# New Tiger Barbs (Tank Mates, etc?)



## Restricted Evidence (Jun 13, 2011)

Tank: 20g High
Filter: Tetra Whisper EX45 + Under gravel filter
Airation: Back Bubble wand(Currently not working) + Large Waterfall(Working at full power  )
Temperature: 79F with heater
Lighting: Standard light set up inside hood
Water Condition: Ammonia 0, pH 7, Nitrite 0, Nitrate 0
Substrate: Standard Gravel
Decor: Variety sized plastic plants for hiding 
Chemicals and Treatments: API Ick cure, API Full Test Kit, Tetra Aqua Safe, API Stress Coat, and I used to use API Ammo Lock but I no longer use this as I found that it gave false test results with a previous tank

General Information: Tank was cycled before fish where added. Two Tiger Barbs were added after tank was cycled first to not overload the bio just in case I did it wrong and second because I was going to originally start out having only two tiger barbs. Upon reading more about them while I treated them for ick(I always treat new fish for it just in case) I found that I would need to get more Tiger barbs, so after the treatment and a water change I bought three more. Now in the process of treating them. I am not sure of their sex. I originally thought I had all males(the pet store was useless in helping me sex them as all they said was there was no visual difference), but now I think I have two females in the group(two of them are much rounder). Though I have not seen any of them fight nose to nose yet, so this slightly confuses me. Anyway, I have had them for two weeks and everything is balanced and they are doing great. They are schooling and behaving as the websites I have looked at says they are when they are healthy.

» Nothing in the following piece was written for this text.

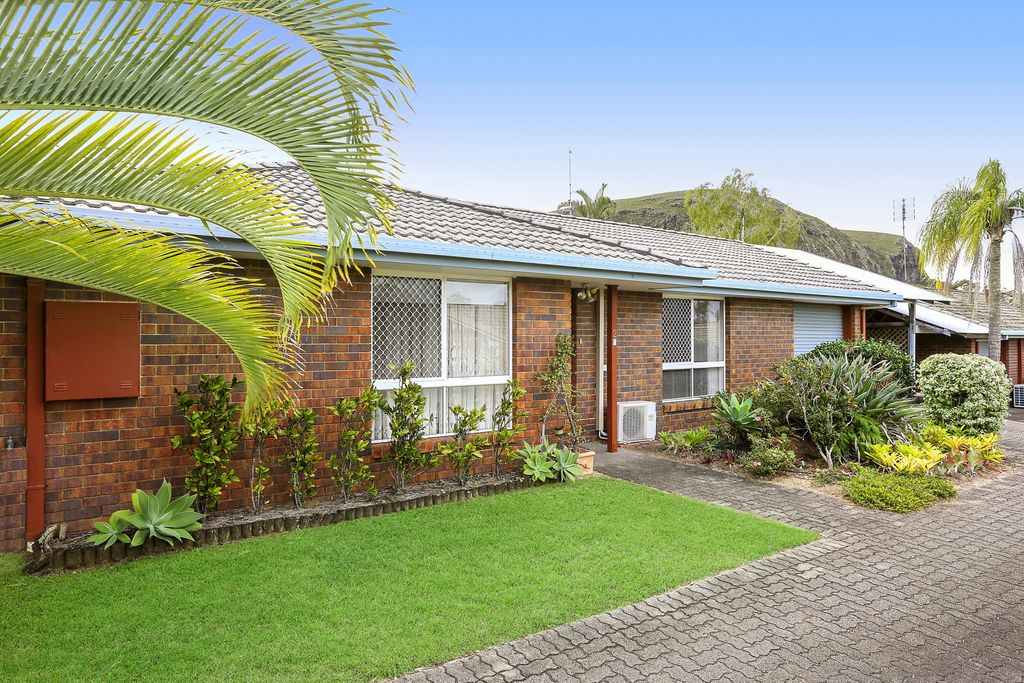 Opportunity knocks at this spacious Mount Coolum unit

I want to add a few more fish, but this is my first semi-aggressive tank (I usually do community tanks, plus I have a beta by himself anyway) so I have read from a lot of other websites what kind of fish would be good, but then I have read a few peoples experiences that were not so good, but I do not know what their water conditions and such were. 

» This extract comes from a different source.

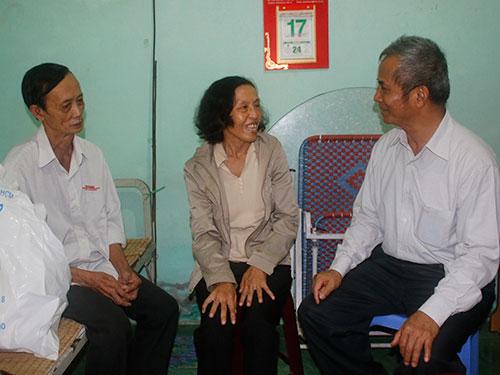 Ông Đặng Ngọc Tùng, Chủ tịch Tổng LĐLĐ Việt Nam (phải), thăm hỏi thành viên vay vốn CEP tại tỉnh Vĩnh Long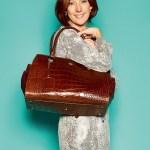 """Keri Jamieson, Owner/Designer von Kerikit, mit Leder-Wickeltasche """"Ivy"""""""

Questions: Should I add freshwater aquarium salt?
I have heard rainbow sharks can be good or bad tank mates, which is true?
What about Loaches?
I'm really looking for fish with the same color scheme as the tigers(Regular Tigers), but I do not want ones that have the exact same markings such as the clown loach and I don't like the large spotted looking loaches.
Help please (;


----------



## nicolaas (Jan 15, 2012)

Ok,you could get about 5 kuhil loaches,nothing less.

The clown loach is way to big for your tank anyway.


----------



## Restricted Evidence (Jun 13, 2011)

nicolaas said:


> Ok,you could get about 5 kuhil loaches,nothing less.
> 
> The clown loach is way to big for your tank anyway.


With those I'm not so worried about the gravel because it is quite smooth, but the waterfall has rough edges...

Edit: I guess with any loach the waterfall might be a problem haha


----------



## Byron (Mar 7, 2009)

> Questions: Should I add freshwater aquarium salt?


No. There is no value to this, and it is detrimental to most soft water fish (and Tiger Barb is a soft water fish, as are loaches) and loaches especially can be badly burned with salt. Unless you are keeping a brackish aquarium with brackish water fish species, there is no place for salt.



> I have heard rainbow sharks can be good or bad tank mates, which is true?


One can only be general in answering this, because individual fish can differ, just as individual dogs of a breed can be different. But the inherent normal trait is there in a species, and in all of the so-called "shark" fish it is aggressive and territorial. Other substrate fish (catfish, loaches, etc) often get harassed and even killed, depending upon the shark species. A "shark" is usually the only substrate fish in an aquarium, and with some other upper species have to be carefully chosen. Plus you have insufficient space for a shark fish. The Rainbow Shark attains 6 inches and needs a 4-foot tank, so I would return it un;less a 4-foot tank is available soon. You will notice the name shaded, you can click on that for the fish profile with this info and more.



> What about Loaches?


Space is the problem here; I would return the clown loach unless again you have a 5 (or preferably 6) foot tank sitting ready. And it would need more; loaches are highly social fish and should never be alone of in less than 5. A single fish will likely be very stressed. Again, click the shaded name for the data.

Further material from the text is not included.